En aquel momento, mis lecturas se concentraban en la colección de El barco de vapor que me habían comprado mis padres en el Círculo de Lectores. Fray Perico y Los locos de Villaviciosa. La verdad es que no tenía mucha idea de qué se hace con un poemario. En fin, lo abrí: «El río Guadalquivir va entre naranjos y olivos. Los dos ríos de Granada bajan de la nieve al trigo». Estábamos en la cocina y mi abuela, sin levantar los ojos de la encimera, dijo: «Ay, amor, que se fue y no vino».

Nadie en la familia ha tenido afición a la lectura, excepto la abuela. Suele leer siempre lo mismo, porque tiene una memoria endeble. En vez de frustrarse, dice riéndose que cada vez que coge a Hernández le parece nuevo. Siglo de Oro y Generación del 27. Dale que te pego, una y otra vez. La abuela tiene una cómoda llena de recortes y libros, porque cuando se encame y le quede poca vida no quiere perder el tiempo con cosas que la decepcionen.

Me pasé mucho tiempo embobado con El romancero gitano y el poema del cante jondo. Me fascinaba el compás de Lorca y aquellos gitanos de los que hablaba. También, ese momento en el que él aparece en La muerte de Antoñito el Camborio («¡Ay Federico García, llama a la Guardia Civil!»). Menudo truco. Lo cierto es que no entendía casi nada, pero no me importaba demasiado.

La cosa es que acabé memorizando el dichoso librito. Verán, yo nunca he hablado muy bien, pero entonces ni se me entendía. Los logopedas decidieron que era un buen ejercicio recitar poesía en voz alta, al ritmo de un metrónomo de esos de aguja. Me preguntaron si tenía algún libro, y tanto que lo tenía. Así me pasé los años: «Verde que te quiero verde», clic, «verde viento, verde rama», clac. «Antonio Torres Heredia», clic, «Camborio de dura crin», clac. ¿Veis cuántas erres juntas? Ni os imagináis el sufrimiento.

Esta semana hace ochenta y cuatro años que asesinaron a Lorca y me he acordado de esta historieta. Ahora, más de veinte años después de que mi abuela me llevase a la librería, pienso en cuánto me influyó aquello. También, en la alegría infantil de que tu abuela se sepa los versos que estás aprendiendo, y que te los diga mientras prepara la cena.
....................
### QUÉ SE PIDE
Indica si cada afirmación concuerda con el fragmento de arriba. Responde sí o no y cita las palabras exactas del fragmento que lo deciden. (a) La abuela es la única persona de la familia aficionada a la lectura. (b) Quien narra entendía casi todo lo que leía de Lorca. (c) Los logopedas propusieron recitar poesía en voz alta siguiendo un metrónomo.

### EXTRACTO DE DATOS
....................
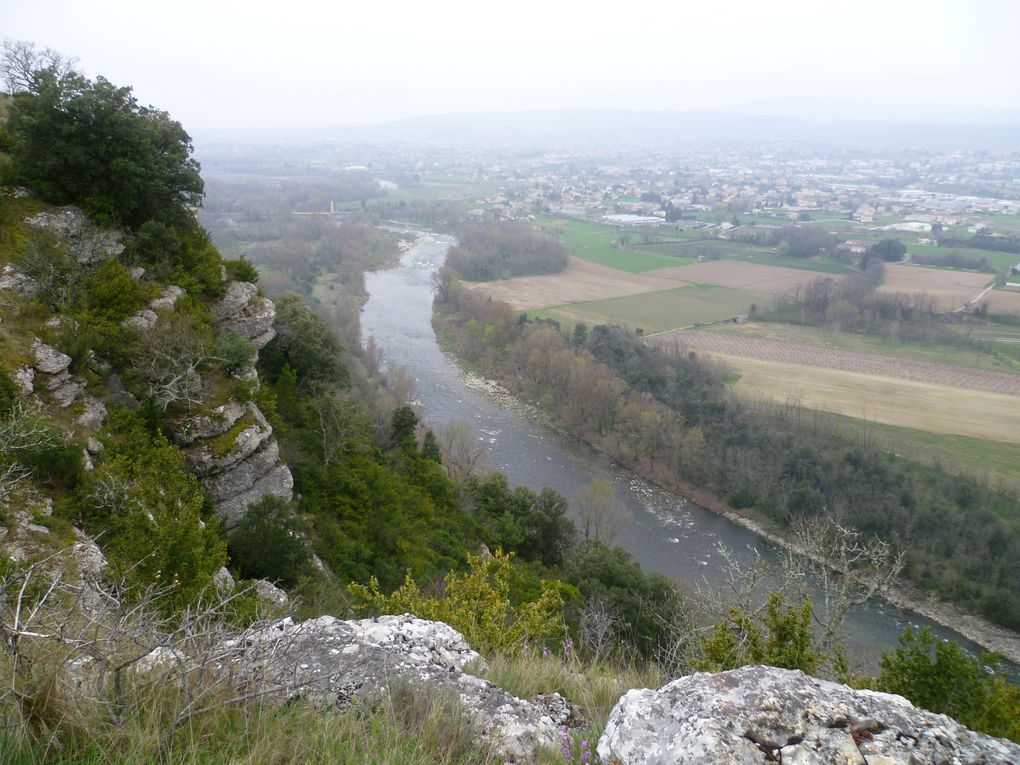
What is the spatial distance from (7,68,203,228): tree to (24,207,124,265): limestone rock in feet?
1.29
....................
### SOLUCIÓN
(a) Sí: «Nadie en la familia ha tenido afición a la lectura, excepto la abuela».
(b) No: «Lo cierto es que no entendía casi nada».
(c) Sí: «Los logopedas decidieron que era un buen ejercicio recitar poesía en voz alta, al ritmo de un metrónomo de esos de aguja».